Zend SOAP Server Webservice quickstart

Below a quick writeup of my first impression with building an basic Zend Soap Webservice. I invite you to add spelling and grammer corrections in the comments for my education.

Starting point

  • My team needs to implement a SOAP service for mass posting of vacancies to a job board system.
  • The SOAP service is based on a WSDL of an existing service. So we’ll use these specifications as a starting point for the proof of concept.
  • On a site-note: I prefer REST above SOAP, because of it’s elegant simplicity. But it wouldn’t make a lot of business sense in this case because a lot of, paying, consumers of the new service have working code for the old service. Adapting to a slightly changed SOAP service will be much easier than a switch to a brand new REST API.

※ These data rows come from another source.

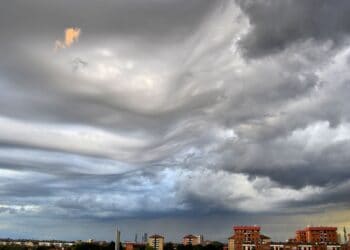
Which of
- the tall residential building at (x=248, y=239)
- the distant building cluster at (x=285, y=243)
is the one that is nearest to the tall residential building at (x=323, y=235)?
the distant building cluster at (x=285, y=243)

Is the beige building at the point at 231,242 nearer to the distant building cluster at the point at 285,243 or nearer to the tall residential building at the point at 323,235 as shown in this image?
the distant building cluster at the point at 285,243

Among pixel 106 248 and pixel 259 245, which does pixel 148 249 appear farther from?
pixel 259 245

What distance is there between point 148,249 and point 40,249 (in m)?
47.4

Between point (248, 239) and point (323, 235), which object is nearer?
point (248, 239)

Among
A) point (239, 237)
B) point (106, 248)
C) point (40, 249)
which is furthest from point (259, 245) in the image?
point (40, 249)

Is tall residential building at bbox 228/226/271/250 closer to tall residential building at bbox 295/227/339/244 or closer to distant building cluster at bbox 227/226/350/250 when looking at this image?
distant building cluster at bbox 227/226/350/250

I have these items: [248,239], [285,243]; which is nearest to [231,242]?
[248,239]

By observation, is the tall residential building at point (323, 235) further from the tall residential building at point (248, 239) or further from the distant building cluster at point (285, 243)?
the tall residential building at point (248, 239)

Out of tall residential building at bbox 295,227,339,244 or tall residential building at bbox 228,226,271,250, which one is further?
tall residential building at bbox 295,227,339,244

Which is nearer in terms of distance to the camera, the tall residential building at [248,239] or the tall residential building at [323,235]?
the tall residential building at [248,239]

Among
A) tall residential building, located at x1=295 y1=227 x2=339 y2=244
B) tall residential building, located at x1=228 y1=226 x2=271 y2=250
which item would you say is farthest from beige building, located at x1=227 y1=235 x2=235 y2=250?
tall residential building, located at x1=295 y1=227 x2=339 y2=244

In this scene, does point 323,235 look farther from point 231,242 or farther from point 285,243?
point 231,242

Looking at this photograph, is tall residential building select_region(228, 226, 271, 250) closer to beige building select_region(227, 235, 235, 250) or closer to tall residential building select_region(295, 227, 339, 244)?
beige building select_region(227, 235, 235, 250)

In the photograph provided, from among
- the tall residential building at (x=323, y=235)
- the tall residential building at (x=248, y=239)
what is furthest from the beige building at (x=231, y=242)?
the tall residential building at (x=323, y=235)
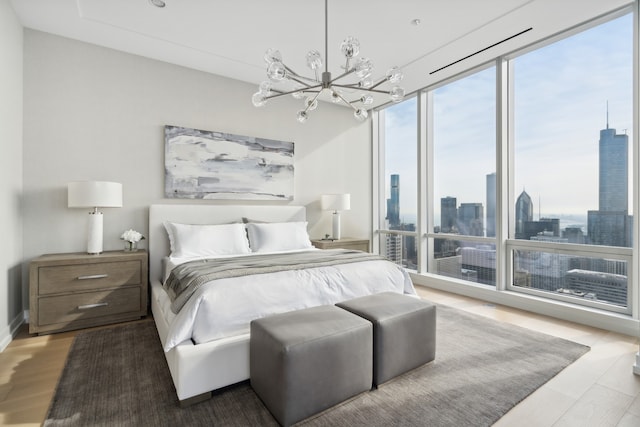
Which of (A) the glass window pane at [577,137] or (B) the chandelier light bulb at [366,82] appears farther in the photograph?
(A) the glass window pane at [577,137]

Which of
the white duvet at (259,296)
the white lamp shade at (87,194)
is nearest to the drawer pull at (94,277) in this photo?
the white lamp shade at (87,194)

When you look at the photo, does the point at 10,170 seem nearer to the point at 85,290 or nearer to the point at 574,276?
the point at 85,290

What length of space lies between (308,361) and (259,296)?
2.04 ft

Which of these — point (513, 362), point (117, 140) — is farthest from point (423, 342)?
point (117, 140)

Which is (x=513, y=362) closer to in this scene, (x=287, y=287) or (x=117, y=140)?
(x=287, y=287)

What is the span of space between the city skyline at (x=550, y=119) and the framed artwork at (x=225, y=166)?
2.36m

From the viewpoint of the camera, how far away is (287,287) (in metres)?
2.17

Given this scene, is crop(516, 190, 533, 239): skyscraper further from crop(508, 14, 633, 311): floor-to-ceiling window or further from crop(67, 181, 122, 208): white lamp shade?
crop(67, 181, 122, 208): white lamp shade

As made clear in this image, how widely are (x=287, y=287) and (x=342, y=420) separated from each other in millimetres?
864

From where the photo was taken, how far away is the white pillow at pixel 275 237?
3668 millimetres

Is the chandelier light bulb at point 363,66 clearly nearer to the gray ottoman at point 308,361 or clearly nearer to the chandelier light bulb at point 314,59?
the chandelier light bulb at point 314,59

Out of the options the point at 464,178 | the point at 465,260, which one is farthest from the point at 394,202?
the point at 465,260

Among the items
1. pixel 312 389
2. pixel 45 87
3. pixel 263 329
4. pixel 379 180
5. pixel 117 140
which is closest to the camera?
pixel 312 389

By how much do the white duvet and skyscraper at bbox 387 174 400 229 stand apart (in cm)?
268
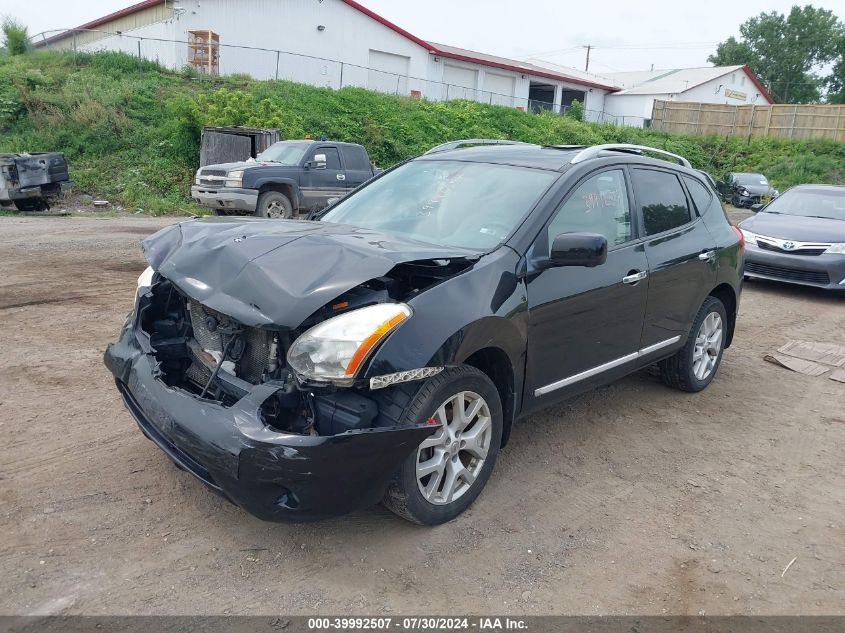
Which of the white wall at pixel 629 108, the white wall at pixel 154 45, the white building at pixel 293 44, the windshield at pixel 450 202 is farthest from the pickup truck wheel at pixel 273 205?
the white wall at pixel 629 108

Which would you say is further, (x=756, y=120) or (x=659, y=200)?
(x=756, y=120)

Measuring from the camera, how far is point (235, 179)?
→ 13062mm

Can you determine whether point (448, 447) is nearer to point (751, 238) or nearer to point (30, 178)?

Available SOAP Server extensions for PHP

There are several frameworks / extensions / toolkits for creating a SOAP server for PHP:

  • Pear SOAP package. Probably an orphan package as it’s not updated since 2008 and has a beta status. You probably want to look at the alternatives.
  • NuSoap SOAP toolkit.  Started in 2002 and still under active development as the last release was just a few months ago at the time of writing.
  • PHP 5 SOAP extensions. The official SOAP extension for PHP since version 5.
  • Zend SOAP Server. Part of the Zend Framework, so probably not very useful if that’s not your current PHP framework.

As we use the Zend framework for this project, it was a natural choice to use it’s SOAP server implementation. We might opt for one of the alternatives if we slam into a brick wall later down the line.

Testing the waters

The steps I’ve taken to get a basic Zend SOAP Server based on the WSDL up and running

  • I copied the wdsl to the /public directory of the Zend framework application making it publicly accessible under  http://example.org/jobtool.wsdl
  • I created a new controller under application/controllers/soapController.php with an public indexAction function. Example code
  • The new SOAP service is now available under http://example.org/soap
  • Next step: actually handle SOAP requests. Example code. Handling of the soap request is as expected: SOAP method arguments are passed as function arguments. Complex types are represented as a stdClass objects, which basically are associative arrays. Nested complex types are translated to nested stdClass instances. You don’t get any warnings or exceptions if your argument count is different than specified in the SOAP request. IMHO that’s undesirable. I rather have big fat ugly exceptions in that case than subtle bugs.  The associative array you return are translated to the complex type as specified in the WSDL and returned to the client.
  • To test the SOAP service without the need for a full-blown client i’ve used the free soapUI tool. You point this tool to the WDSL and it automatically creates fake soap request that you can use to test your brand new SOAP services. Make sure you specified the correct urls in the soapAction attributes in the WSDL.

Closing Thoughts

I hope this post saved you some when time building your first SOAP Webservice using Zend Framework. I don’t know yet from experience if the Zend SOAP Server will handle more advanced scenario’s. Only time will tell. Let me know how it works for you.